Her legs finally gave out completely. She collapsed, hitting the cage floor hard enough that pain exploded in her shoulder where she landed, but she barely felt it through the overwhelming exhaustion that had consumed her entire being. She heard Thessian move, heard the metallic sound of the cage door being unlocked with deliberate slowness.

He's coming in, she thought distantly, her mind oddly calm in the face of what seemed like imminent death. He's going to kill me now.

But when she forced her eyes open with tremendous effort, he wasn't moving toward her to deliver a killing blow. He was standing just inside the cage door, staring down at her with an expression she couldn't read through her compromised perception, something complex that might have been contemplation or calculation or something else entirely.

"Twenty-five hours," he said quietly, as if making an observation about a laboratory experiment. "Your body is already breaking down. Another forty-seven hours of this treatment, and you'll be hallucinating constantly, unable to distinguish reality from delusion. Sixty hours, and your cognitive function will be severely impaired, possibly permanently. Seventy-two hours, and there's a significant chance of permanent psychological damage that will never heal."

He crouched down with fluid grace, bringing himself to her eye level but maintaining his distance, not touching her or coming too close. "I could stop this right now," Thessian said, his voice taking on an almost reasonable tone that was somehow more terrifying than his anger. "All you have to do is confess. Admit what you did. Tell me why you killed my mate, give me that much truth, and I'll let you sleep. I'll give you food, water, comfort, and everything you need. All you have to do is tell the truth."

It would be so easy, Liora's exhausted mind whispered seductively. She should just say yes, just confess to something she didn't do if it meant she could finally sleep and escape this waking nightmare. What did it matter in the end? He was going to kill her anyway when the full moon came.

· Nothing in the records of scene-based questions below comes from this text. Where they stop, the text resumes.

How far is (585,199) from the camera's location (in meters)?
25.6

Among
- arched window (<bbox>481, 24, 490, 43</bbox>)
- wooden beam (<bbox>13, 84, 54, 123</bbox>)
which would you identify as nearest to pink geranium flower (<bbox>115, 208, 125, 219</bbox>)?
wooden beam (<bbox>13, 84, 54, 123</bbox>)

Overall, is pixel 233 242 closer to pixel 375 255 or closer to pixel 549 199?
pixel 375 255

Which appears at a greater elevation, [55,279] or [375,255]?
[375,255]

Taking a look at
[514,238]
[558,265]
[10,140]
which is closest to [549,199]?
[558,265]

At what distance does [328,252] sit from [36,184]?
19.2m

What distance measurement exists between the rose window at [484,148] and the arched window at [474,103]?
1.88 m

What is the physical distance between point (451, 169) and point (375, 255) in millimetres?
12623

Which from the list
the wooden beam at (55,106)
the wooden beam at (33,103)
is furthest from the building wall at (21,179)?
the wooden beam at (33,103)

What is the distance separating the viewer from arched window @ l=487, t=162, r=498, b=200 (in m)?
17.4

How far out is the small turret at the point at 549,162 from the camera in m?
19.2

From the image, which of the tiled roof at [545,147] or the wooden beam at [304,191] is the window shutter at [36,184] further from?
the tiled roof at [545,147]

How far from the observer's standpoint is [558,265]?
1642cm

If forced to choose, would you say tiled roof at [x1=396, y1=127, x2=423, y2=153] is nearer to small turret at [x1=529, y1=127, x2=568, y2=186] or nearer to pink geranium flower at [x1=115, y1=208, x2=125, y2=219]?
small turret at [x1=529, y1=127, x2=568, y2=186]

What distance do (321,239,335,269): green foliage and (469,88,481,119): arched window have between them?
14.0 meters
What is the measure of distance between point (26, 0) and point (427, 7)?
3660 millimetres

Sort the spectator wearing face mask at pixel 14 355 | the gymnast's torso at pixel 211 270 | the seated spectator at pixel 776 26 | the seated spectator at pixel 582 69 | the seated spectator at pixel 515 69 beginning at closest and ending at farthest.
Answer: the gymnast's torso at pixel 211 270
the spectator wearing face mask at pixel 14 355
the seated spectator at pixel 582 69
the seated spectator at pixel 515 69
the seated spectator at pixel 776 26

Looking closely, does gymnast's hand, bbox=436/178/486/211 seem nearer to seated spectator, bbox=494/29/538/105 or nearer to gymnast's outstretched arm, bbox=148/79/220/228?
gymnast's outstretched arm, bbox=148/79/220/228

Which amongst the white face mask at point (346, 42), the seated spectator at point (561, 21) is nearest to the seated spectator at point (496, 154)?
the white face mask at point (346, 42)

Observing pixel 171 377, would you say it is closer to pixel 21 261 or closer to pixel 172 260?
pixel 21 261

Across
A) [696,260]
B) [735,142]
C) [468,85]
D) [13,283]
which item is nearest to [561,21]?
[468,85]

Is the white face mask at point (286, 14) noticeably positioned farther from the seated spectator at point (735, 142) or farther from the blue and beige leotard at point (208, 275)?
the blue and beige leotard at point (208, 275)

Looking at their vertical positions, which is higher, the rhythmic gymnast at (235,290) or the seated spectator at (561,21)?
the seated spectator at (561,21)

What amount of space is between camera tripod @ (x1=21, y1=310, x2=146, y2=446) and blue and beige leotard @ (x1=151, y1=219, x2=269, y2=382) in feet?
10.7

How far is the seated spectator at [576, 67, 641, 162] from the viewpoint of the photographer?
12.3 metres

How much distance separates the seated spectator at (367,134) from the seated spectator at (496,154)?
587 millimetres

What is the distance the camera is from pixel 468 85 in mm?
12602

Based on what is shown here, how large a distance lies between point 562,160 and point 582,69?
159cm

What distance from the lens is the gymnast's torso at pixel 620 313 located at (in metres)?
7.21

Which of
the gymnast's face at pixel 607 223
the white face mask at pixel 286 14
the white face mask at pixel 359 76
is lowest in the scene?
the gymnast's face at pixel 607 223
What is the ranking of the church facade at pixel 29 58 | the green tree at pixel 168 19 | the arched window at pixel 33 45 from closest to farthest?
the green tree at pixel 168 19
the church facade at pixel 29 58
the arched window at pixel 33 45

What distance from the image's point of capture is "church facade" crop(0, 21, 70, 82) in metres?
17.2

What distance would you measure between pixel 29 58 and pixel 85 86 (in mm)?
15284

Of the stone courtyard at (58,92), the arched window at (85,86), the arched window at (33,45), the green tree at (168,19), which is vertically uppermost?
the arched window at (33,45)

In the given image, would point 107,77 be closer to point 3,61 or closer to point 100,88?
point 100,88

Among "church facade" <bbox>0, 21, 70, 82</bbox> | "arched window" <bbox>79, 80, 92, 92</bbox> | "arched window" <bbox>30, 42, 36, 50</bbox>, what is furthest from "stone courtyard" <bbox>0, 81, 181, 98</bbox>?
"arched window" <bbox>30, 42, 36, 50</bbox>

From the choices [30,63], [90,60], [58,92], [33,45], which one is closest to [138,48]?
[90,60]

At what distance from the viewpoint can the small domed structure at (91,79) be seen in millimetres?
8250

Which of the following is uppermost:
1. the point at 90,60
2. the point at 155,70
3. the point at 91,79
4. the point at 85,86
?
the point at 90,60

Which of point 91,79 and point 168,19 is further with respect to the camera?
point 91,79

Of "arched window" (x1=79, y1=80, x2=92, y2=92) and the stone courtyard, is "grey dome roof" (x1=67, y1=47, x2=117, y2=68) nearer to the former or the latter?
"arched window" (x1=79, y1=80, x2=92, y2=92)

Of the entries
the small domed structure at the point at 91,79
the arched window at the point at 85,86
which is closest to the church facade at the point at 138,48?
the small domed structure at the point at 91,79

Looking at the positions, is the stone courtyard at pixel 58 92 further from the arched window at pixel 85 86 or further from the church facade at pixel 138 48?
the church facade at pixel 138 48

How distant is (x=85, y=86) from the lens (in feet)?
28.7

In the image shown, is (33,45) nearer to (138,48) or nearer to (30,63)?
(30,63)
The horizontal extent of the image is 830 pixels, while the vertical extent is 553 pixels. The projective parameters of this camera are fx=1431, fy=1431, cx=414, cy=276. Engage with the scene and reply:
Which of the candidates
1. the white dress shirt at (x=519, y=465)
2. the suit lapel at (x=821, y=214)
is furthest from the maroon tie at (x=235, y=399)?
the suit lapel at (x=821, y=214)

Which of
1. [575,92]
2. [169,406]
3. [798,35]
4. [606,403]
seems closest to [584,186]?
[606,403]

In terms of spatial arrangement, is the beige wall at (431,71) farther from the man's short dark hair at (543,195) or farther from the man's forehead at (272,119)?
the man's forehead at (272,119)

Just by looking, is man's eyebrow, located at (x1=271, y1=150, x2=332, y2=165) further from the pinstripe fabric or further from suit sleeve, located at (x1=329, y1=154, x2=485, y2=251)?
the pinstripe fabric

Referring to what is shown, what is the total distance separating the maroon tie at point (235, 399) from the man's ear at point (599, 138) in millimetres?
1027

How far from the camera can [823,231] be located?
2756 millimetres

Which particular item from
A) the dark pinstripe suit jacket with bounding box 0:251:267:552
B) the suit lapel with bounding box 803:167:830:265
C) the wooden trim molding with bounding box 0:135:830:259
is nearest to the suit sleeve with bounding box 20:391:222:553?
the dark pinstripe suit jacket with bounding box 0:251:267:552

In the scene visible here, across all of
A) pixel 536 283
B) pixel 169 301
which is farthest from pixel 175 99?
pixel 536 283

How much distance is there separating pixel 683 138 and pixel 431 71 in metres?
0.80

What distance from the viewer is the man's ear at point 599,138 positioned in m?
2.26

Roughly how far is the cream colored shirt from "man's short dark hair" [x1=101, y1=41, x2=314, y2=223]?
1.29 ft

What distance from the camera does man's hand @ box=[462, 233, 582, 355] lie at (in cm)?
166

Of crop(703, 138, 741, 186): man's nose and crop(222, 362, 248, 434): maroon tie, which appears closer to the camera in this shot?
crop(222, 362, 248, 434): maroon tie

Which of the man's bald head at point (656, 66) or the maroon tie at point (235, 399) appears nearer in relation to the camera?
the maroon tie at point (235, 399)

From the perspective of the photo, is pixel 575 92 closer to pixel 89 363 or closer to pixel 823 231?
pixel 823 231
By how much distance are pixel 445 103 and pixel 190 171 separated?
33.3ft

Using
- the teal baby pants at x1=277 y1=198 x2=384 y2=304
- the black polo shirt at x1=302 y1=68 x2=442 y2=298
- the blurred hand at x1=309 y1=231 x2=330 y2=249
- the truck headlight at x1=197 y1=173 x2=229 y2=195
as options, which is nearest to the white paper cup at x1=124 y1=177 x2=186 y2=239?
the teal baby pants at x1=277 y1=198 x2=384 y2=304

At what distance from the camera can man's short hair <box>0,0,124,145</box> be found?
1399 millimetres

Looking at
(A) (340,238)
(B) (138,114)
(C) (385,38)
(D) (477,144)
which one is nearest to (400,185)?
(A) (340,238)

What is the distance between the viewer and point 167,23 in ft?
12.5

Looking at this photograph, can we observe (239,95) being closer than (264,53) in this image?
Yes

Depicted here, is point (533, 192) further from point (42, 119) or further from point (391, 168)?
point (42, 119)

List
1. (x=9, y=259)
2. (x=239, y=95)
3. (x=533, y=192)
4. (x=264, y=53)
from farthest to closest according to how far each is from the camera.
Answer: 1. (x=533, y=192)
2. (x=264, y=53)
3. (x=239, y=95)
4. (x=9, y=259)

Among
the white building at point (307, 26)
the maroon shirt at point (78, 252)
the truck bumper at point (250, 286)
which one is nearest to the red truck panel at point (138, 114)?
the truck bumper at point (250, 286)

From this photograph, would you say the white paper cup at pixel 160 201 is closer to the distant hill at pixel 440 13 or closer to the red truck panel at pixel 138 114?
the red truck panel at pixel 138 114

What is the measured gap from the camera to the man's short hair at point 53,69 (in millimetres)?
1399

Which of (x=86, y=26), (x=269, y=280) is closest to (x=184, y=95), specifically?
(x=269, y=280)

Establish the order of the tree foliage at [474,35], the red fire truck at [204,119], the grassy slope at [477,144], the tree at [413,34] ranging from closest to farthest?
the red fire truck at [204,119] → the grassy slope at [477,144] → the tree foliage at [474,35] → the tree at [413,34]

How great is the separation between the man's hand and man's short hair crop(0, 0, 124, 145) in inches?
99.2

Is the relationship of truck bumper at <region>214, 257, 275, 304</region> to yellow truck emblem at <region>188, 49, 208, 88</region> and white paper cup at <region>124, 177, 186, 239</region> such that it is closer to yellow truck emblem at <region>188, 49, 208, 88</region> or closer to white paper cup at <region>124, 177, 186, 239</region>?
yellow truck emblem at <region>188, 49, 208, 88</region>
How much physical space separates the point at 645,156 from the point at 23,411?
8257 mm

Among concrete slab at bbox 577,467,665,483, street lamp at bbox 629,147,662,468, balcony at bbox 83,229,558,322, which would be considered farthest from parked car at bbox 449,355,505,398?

Why not take the mercy he was offering?

But somewhere beneath the exhaustion, beneath the pain and fear and desperate need for rest, a spark of something stubborn flickered to life in her chest, something that refused to be extinguished no matter how much pressure was applied.

"No," Liora said, the word emerging as barely more than a breath.

Thessian's eyes narrowed dangerously. "No?"

"I won't confess to something I didn't do." Liora pushed herself up on trembling arms until she was sitting upright rather than collapsed on the floor. "You can torture me for the full three weeks. You can kill me slowly and painfully when the time comes. But I won't lie and say I murdered your mate when I didn't, when I've never killed anyone, when I don't even know how to fire a gun."

"You're choosing to suffer rather than accept mercy."

"I'm choosing the truth," Liora said with more strength than she felt, meeting his burning amber eyes with her own bloodshot gaze. "Even if no one believes me. Even if I die for it."

For a long moment that seemed to stretch into eternity, Thessian just stared at her with an intensity that made her feel exposed and vulnerable. Something shifted in his expression, confusion perhaps, or anger that she wasn't breaking the way he had clearly expected her to break, the way most people probably would have broken by now.

Then he stood abruptly, turned his back on her, and walked out of the cage without another word. The door clanged shut behind him with a finality that echoed through the space.

"Continue the protocol," he said to Darius and Kira without looking at them, his voice flat and emotionless. "No sleep. No rest. I want her broken by hour forty-eight."

"Yes, Alpha," they said in perfect unison, their voices carrying notes of anticipation.